▸ **Supplied passage**
Many of the commentators argued that the police officer acted unduly and that he should have been subsequently disciplined, or that the boy should experience consequences for his actions. I, on the contrary, believe both parties acted with civility.
The police officer – no doubt in the midst of a lengthy detail protecting the people, possibly from themselves – had pulled up to an establishment in desperate search of a beverage to quench his growing fatigue, to find a parking lot filled to the max with vehicles. He then did what most Americans would have done and unobtrusively parked his vehicle on far edge of the side walk, in no way obstructing pedestrian traffic.
In my opinion, Drew makes a big deal out of this for no real reason. Yes, technically the unidentified policemen was possibly committing a minor infraction. However, instead of fulfilling his civic duty by pointing out to the officer the error of his ways – as some of the commentators have postulated – I believe that Drew’s intention was just to be smart. Either way it was a minor thing which did not inconvenience anyone. Furthermore, I put forth that had anyone other than a police officer done the same thing, the likelihood that he or she would be ticketed or receive grief over their faux pas is not too high. It would seem that, as a public official, he was even more susceptible to the scrutiny of willful teeny boppers with smart phones.

▸ **Given data**
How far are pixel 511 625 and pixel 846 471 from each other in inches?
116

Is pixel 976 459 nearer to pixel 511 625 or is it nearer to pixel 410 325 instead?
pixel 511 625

▸ **Goal**
Reproduce the commentary on the police officer's parking above word for word, in full.

▸ **Task answer**
Many of the commentators argued that the police officer acted unduly and that he should have been subsequently disciplined, or that the boy should experience consequences for his actions. I, on the contrary, believe both parties acted with civility.
The police officer – no doubt in the midst of a lengthy detail protecting the people, possibly from themselves – had pulled up to an establishment in desperate search of a beverage to quench his growing fatigue, to find a parking lot filled to the max with vehicles. He then did what most Americans would have done and unobtrusively parked his vehicle on far edge of the side walk, in no way obstructing pedestrian traffic.
In my opinion, Drew makes a big deal out of this for no real reason. Yes, technically the unidentified policemen was possibly committing a minor infraction. However, instead of fulfilling his civic duty by pointing out to the officer the error of his ways – as some of the commentators have postulated – I believe that Drew’s intention was just to be smart. Either way it was a minor thing which did not inconvenience anyone. Furthermore, I put forth that had anyone other than a police officer done the same thing, the likelihood that he or she would be ticketed or receive grief over their faux pas is not too high. It would seem that, as a public official, he was even more susceptible to the scrutiny of willful teeny boppers with smart phones.